JANJI Susilo Bambang Yudhoyono (SBY) turun gunung untuk membantu tim pemenangan pasangan calon presiden (capres) Prabowo Subianto dan calon wakil presiden (cawapres) Gibran Rakabuming Raka, bukan hanya layak kita cibir, namun juga patut dikasihani.
Mestinya Presiden RI Ke-6 itu berada di posisi yang lebih terhormat dibanding koar-koar di lapangan menyokong kebocoran demokrasi. Sebab kita yakin, andai proses kontestasi Pemilihan Presiden 2024 sesuai skenarionya, SBY pasti menolak ikut-ikutan memberikan legitimasi pada produk hukum yang cacat moral dan etika.
Seperti kita ketahui, Partai Demokrat memberikan dukungan kepada Prabowo setelah secara emosional membatalkan dukungan kepada Anies Rasyid Baswedan. Sebagai Ketua Majelis Tinggi Partai Demokrat, SBY dan kader-kadernya menuding Anies berkhianat karena memilih Ketua Umum PKB Muhaimin Iskandar sebagai cawapres-nya.
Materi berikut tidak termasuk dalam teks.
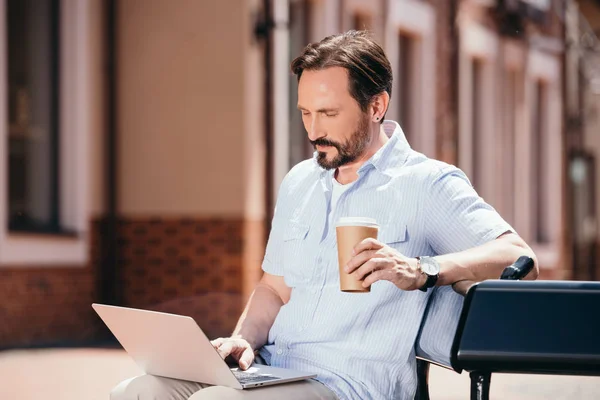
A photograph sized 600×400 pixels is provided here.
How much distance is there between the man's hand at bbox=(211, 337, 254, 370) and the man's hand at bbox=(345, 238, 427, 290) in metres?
0.59

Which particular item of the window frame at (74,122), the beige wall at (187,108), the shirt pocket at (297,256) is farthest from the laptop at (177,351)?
the beige wall at (187,108)

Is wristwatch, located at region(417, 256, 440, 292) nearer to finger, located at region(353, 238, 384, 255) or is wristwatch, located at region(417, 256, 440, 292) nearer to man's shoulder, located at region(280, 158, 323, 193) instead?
finger, located at region(353, 238, 384, 255)

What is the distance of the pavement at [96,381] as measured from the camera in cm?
621

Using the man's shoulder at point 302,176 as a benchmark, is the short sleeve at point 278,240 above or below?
below

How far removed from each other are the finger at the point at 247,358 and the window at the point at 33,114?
642 centimetres

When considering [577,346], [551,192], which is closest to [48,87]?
[577,346]

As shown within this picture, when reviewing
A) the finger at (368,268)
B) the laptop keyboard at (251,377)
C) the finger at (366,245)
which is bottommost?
the laptop keyboard at (251,377)

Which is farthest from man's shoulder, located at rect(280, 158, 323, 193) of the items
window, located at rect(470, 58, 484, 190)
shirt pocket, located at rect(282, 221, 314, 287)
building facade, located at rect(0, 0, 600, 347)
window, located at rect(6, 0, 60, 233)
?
window, located at rect(470, 58, 484, 190)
Meski dipoles sejumlah alasan retoris dan moralis, publik dengan mudah menghubungkan keputusan emosional Demokrat dengan langkah politik SBY sebelumnya yang terkesan menginginkan Anies memilih Ketua Umum Partai Demokrat Agus Harimurti Yudhoyono (AHY).
Namun SBY pastinya tidak menduga jika keputusannya kini menjadi bumerang. Demokrat yang selama hampir 10 tahun bersikap oposan terhadap pemerintahan Joko Widodo, mendadak harus memutar haluan hingga 180 derajat ketika Prabowo menggandeng Gibran.
Lebih tragis lagi, dukungan yang diberikan kepada Prabowo-Gibran gratis segratis-gratisnya secara politik. Efek ekor jas (coat-tail effect), yang biasanya didapat dari pendukung capres-cawapres yang diusung, tidak akan diperoleh Demokrat.
Pendukung Prabowo, tetap akan memilih Partai Gerindra. Sedang relawan Jokowi sudah punya saluran aspirasi politik sendiri yakni Partai Solidaritas Indonesia (PSI), yang dinahkodahi oleh putra bungsu Presiden Jokowi, Kaesang Pangarep.
Sebersit asa Jokowi akan mengangkat AHY menjadi menteri sebagai imbal-balik dukungan, layu sebelum berkembang. Posisi Demokrat dalam tim pemenangan Prabowo-Gibran pun, tidak lebih sebagai pelengkap.
Partai Demokrat yang sempat dianggap memiliki kans masuk 3 besar dalam kontestasi Pemilu 2024, telah kehilangan momentum sekaligus posisi tawar (bargaining position). Dan hal itu tidak lucu sama sekali mengingat SBY bukan politisi kaleng-kaleng dan bukan juga "jenderal cengeng".
Reputasi dan prestasi SBY sudah diakui dunia. Oleh karenanya kita merasa kasihan ketika di masa kampanye nanti, SBY bergantian toa dengan jurkam kampung untuk mempromosikan cawapres "karbitan", yang sama sekali tidak memberi keuntungan elektoral bagi partai dan kader-kader Demokrat yang sedang berjuang menjadi calon anggota legislatif.